> **Task requirements**
Output every line exactly as written. Leave out pictures.
___ Extracted records
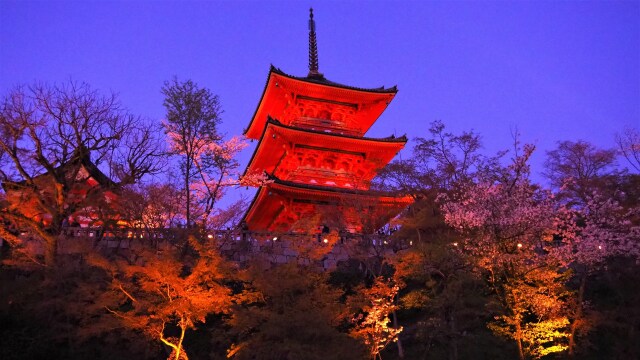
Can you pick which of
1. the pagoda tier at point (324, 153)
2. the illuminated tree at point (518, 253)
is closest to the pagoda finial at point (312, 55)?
the pagoda tier at point (324, 153)

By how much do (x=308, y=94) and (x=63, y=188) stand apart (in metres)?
15.3

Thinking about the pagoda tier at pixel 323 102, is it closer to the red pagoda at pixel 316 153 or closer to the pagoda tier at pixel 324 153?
the red pagoda at pixel 316 153

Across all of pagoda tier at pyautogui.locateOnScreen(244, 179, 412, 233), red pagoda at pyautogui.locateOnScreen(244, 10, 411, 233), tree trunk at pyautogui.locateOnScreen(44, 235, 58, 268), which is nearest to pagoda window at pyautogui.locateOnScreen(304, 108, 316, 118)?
red pagoda at pyautogui.locateOnScreen(244, 10, 411, 233)

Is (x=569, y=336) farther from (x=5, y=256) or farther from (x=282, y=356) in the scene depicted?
(x=5, y=256)

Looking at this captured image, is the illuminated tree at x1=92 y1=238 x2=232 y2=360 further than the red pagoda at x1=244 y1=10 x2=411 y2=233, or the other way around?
the red pagoda at x1=244 y1=10 x2=411 y2=233

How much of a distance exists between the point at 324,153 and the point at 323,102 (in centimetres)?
362

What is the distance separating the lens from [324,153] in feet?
90.7

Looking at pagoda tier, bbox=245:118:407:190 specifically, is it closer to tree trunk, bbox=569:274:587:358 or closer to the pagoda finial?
the pagoda finial

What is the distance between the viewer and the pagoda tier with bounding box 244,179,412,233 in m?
20.0

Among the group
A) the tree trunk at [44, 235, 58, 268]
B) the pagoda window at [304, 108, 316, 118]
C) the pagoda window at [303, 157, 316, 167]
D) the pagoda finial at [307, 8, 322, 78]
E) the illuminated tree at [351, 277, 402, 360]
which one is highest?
the pagoda finial at [307, 8, 322, 78]

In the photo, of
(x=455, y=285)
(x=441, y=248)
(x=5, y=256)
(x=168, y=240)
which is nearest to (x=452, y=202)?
(x=441, y=248)

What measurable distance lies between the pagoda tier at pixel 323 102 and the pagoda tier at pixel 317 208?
564cm

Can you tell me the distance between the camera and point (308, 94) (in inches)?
1154

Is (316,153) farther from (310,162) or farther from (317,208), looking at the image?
(317,208)
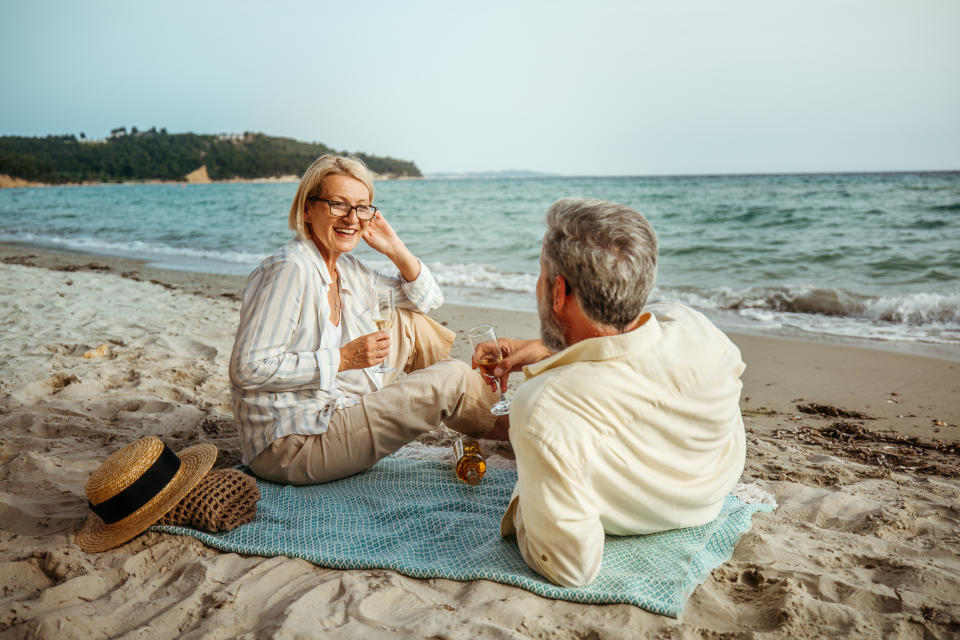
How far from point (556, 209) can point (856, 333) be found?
6.88 meters

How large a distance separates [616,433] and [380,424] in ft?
5.19

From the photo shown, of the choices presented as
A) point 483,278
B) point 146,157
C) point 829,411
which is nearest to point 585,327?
point 829,411

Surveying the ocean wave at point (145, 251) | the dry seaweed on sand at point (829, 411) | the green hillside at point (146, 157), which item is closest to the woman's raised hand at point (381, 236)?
the dry seaweed on sand at point (829, 411)

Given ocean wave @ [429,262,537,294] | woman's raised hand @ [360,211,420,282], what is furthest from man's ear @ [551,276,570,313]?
ocean wave @ [429,262,537,294]

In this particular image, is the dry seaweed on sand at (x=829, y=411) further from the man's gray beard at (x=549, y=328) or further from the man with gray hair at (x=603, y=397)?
the man's gray beard at (x=549, y=328)

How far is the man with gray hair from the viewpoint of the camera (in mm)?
1989

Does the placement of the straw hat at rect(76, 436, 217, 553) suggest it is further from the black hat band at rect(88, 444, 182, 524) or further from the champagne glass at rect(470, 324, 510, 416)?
the champagne glass at rect(470, 324, 510, 416)

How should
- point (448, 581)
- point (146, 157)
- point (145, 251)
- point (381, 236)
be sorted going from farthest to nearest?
1. point (146, 157)
2. point (145, 251)
3. point (381, 236)
4. point (448, 581)

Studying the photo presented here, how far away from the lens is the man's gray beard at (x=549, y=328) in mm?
2201

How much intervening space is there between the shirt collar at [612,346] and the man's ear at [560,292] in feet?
0.54

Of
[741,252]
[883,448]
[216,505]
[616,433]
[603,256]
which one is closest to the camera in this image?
[603,256]

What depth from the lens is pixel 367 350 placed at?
3021 mm

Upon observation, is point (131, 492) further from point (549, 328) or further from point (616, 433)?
point (616, 433)

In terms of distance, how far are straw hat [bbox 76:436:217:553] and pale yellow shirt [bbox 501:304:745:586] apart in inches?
67.0
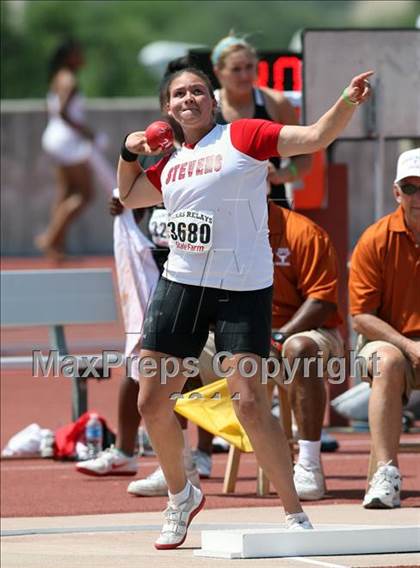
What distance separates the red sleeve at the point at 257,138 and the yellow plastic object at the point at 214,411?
2164 mm

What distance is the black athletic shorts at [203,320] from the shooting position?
23.5 feet

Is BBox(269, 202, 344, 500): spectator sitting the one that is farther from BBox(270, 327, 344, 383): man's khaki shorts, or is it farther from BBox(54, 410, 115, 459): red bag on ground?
BBox(54, 410, 115, 459): red bag on ground

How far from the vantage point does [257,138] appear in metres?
7.11

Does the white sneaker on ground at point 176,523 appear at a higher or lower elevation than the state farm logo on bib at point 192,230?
lower

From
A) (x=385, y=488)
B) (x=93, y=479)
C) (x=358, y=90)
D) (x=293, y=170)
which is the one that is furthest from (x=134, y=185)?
(x=293, y=170)

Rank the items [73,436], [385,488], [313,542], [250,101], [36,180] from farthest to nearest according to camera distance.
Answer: [36,180] < [73,436] < [250,101] < [385,488] < [313,542]

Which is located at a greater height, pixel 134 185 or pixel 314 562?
pixel 134 185

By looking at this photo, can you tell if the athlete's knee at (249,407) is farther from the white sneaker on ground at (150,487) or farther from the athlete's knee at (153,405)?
the white sneaker on ground at (150,487)

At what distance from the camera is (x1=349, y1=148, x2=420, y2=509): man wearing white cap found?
8.45 m

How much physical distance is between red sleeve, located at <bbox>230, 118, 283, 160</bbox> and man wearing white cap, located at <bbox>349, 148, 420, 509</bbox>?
1.65m

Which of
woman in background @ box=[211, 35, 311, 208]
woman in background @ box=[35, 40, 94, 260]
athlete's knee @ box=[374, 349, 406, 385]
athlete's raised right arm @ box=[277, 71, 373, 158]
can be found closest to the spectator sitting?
athlete's knee @ box=[374, 349, 406, 385]

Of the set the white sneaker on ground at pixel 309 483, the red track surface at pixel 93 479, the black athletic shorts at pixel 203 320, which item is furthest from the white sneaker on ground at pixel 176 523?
the white sneaker on ground at pixel 309 483

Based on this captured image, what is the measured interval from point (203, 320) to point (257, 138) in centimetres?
79

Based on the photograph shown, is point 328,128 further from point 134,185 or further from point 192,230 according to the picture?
point 134,185
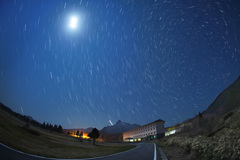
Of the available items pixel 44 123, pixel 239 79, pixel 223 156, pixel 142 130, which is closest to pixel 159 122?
______
> **Expected answer**
Can you pick which of
1. the pagoda tier at point (324, 153)
2. the illuminated tree at point (518, 253)
is closest to the pagoda finial at point (312, 55)?
the pagoda tier at point (324, 153)

By how much do (x=308, y=94) and (x=63, y=188) stand apart (in metres)?
15.3

Thinking about the pagoda tier at pixel 323 102, is it closer to the red pagoda at pixel 316 153 or closer to the pagoda tier at pixel 324 153?
the red pagoda at pixel 316 153

Across all of pagoda tier at pyautogui.locateOnScreen(244, 179, 412, 233), red pagoda at pyautogui.locateOnScreen(244, 10, 411, 233), tree trunk at pyautogui.locateOnScreen(44, 235, 58, 268), which is nearest to pagoda window at pyautogui.locateOnScreen(304, 108, 316, 118)?
red pagoda at pyautogui.locateOnScreen(244, 10, 411, 233)

Is (x=569, y=336) farther from (x=5, y=256) or farther from (x=282, y=356) in the scene depicted?
(x=5, y=256)

Looking at this captured image, is the illuminated tree at x1=92 y1=238 x2=232 y2=360 further than the red pagoda at x1=244 y1=10 x2=411 y2=233, or the other way around?
the red pagoda at x1=244 y1=10 x2=411 y2=233

How much of a distance exists between the point at 324,153 and the point at 323,102 (in centimetres)?
362

What is the distance separating the lens from [324,153] in feet?
90.7

Looking at pagoda tier, bbox=245:118:407:190 specifically, is it closer to tree trunk, bbox=569:274:587:358 or closer to the pagoda finial?
the pagoda finial

What is the distance between the viewer and the pagoda tier with bounding box 244,179,412,233 in m?
20.0

Among the group
A) the tree trunk at [44, 235, 58, 268]
B) the pagoda window at [304, 108, 316, 118]
C) the pagoda window at [303, 157, 316, 167]
D) the pagoda finial at [307, 8, 322, 78]
E) the illuminated tree at [351, 277, 402, 360]
which one is highest?
the pagoda finial at [307, 8, 322, 78]

In the photo, of
(x=455, y=285)
(x=441, y=248)
(x=5, y=256)
(x=168, y=240)
which is nearest to (x=452, y=202)?
(x=441, y=248)

What measurable distance lies between the pagoda tier at pixel 323 102 and the pagoda tier at pixel 317 208?
564cm

Can you tell me the distance between the camera and point (308, 94) (in inches)?
1154

Is (316,153) farther from (310,162) or farther from (317,208), looking at the image?
(317,208)
How far from point (556, 209) can point (856, 333) be found?
6.88 meters

How large a distance separates [616,433] and [380,424] in ft?
5.19

From the photo shown, of the choices presented as
A) point 483,278
B) point 146,157
C) point 829,411
which is nearest to point 585,327?
point 829,411

Surveying the ocean wave at point (145, 251) | the dry seaweed on sand at point (829, 411) | the green hillside at point (146, 157), which item is closest to the woman's raised hand at point (381, 236)?
the dry seaweed on sand at point (829, 411)

Given ocean wave @ [429,262,537,294] | woman's raised hand @ [360,211,420,282], what is furthest from man's ear @ [551,276,570,313]?
ocean wave @ [429,262,537,294]

In this particular image, is the dry seaweed on sand at (x=829, y=411) further from the man's gray beard at (x=549, y=328) or further from the man with gray hair at (x=603, y=397)?
the man's gray beard at (x=549, y=328)

How far is the man with gray hair from the viewpoint of the camera (in mm)?
1989

Does the placement of the straw hat at rect(76, 436, 217, 553) suggest it is further from the black hat band at rect(88, 444, 182, 524) or further from the champagne glass at rect(470, 324, 510, 416)?
the champagne glass at rect(470, 324, 510, 416)

How should
- point (448, 581)
- point (146, 157)
- point (145, 251)
- point (381, 236)
be sorted going from farthest to nearest?
1. point (146, 157)
2. point (145, 251)
3. point (381, 236)
4. point (448, 581)

Studying the photo presented here, how far away from the lens is the man's gray beard at (x=549, y=328) in mm?
2201

How much intervening space is there between the shirt collar at [612,346] and the man's ear at [560,292] in feet?
0.54

Of
[741,252]
[883,448]
[216,505]
[616,433]
[603,256]
which one is closest to the camera in this image?
[603,256]

What depth from the lens is pixel 367 350 placed at?
3021 mm

Upon observation, is point (131, 492) further from point (549, 328) or further from point (616, 433)?
point (616, 433)

In terms of distance, how far are straw hat [bbox 76:436:217:553] and pale yellow shirt [bbox 501:304:745:586] apart in inches?
67.0
What distance separates the red sleeve at the point at 257,138 and the yellow plastic object at the point at 214,411?
2164 mm

What distance is the black athletic shorts at [203,320] from the shooting position?
23.5 feet

Is BBox(269, 202, 344, 500): spectator sitting the one that is farther from BBox(270, 327, 344, 383): man's khaki shorts, or is it farther from BBox(54, 410, 115, 459): red bag on ground?
BBox(54, 410, 115, 459): red bag on ground

How far from the vantage point does [257,138] appear in metres?
7.11

Does the white sneaker on ground at point 176,523 appear at a higher or lower elevation than the state farm logo on bib at point 192,230?
lower

From
A) (x=385, y=488)
B) (x=93, y=479)
C) (x=358, y=90)
D) (x=293, y=170)
which is the one that is furthest from (x=134, y=185)?
(x=293, y=170)

Rank the items [73,436], [385,488], [313,542], [250,101], [36,180] from farthest to nearest according to camera distance.
Answer: [36,180] < [73,436] < [250,101] < [385,488] < [313,542]

Which is located at a greater height, pixel 134 185 or pixel 314 562?
pixel 134 185

By looking at this photo, can you tell if the athlete's knee at (249,407) is farther from the white sneaker on ground at (150,487) or farther from the athlete's knee at (153,405)?
the white sneaker on ground at (150,487)

At what distance from the camera is (x1=349, y1=148, x2=420, y2=509): man wearing white cap found?
8.45 m

How much physical distance is between red sleeve, located at <bbox>230, 118, 283, 160</bbox> and man wearing white cap, located at <bbox>349, 148, 420, 509</bbox>?
1.65m

Which of
woman in background @ box=[211, 35, 311, 208]
woman in background @ box=[35, 40, 94, 260]
athlete's knee @ box=[374, 349, 406, 385]
athlete's raised right arm @ box=[277, 71, 373, 158]
can be found closest to the spectator sitting?
athlete's knee @ box=[374, 349, 406, 385]

Of the set the white sneaker on ground at pixel 309 483, the red track surface at pixel 93 479, the black athletic shorts at pixel 203 320, which item is furthest from the white sneaker on ground at pixel 176 523?
the white sneaker on ground at pixel 309 483

Based on this captured image, what is the measured interval from point (203, 320) to point (257, 138) in centimetres?
79

Based on the photograph shown, is point 328,128 further from point 134,185 or further from point 192,230 according to the picture?
point 134,185
Of the available items pixel 44 123, pixel 239 79, pixel 223 156, pixel 142 130, which is closest to pixel 159 122?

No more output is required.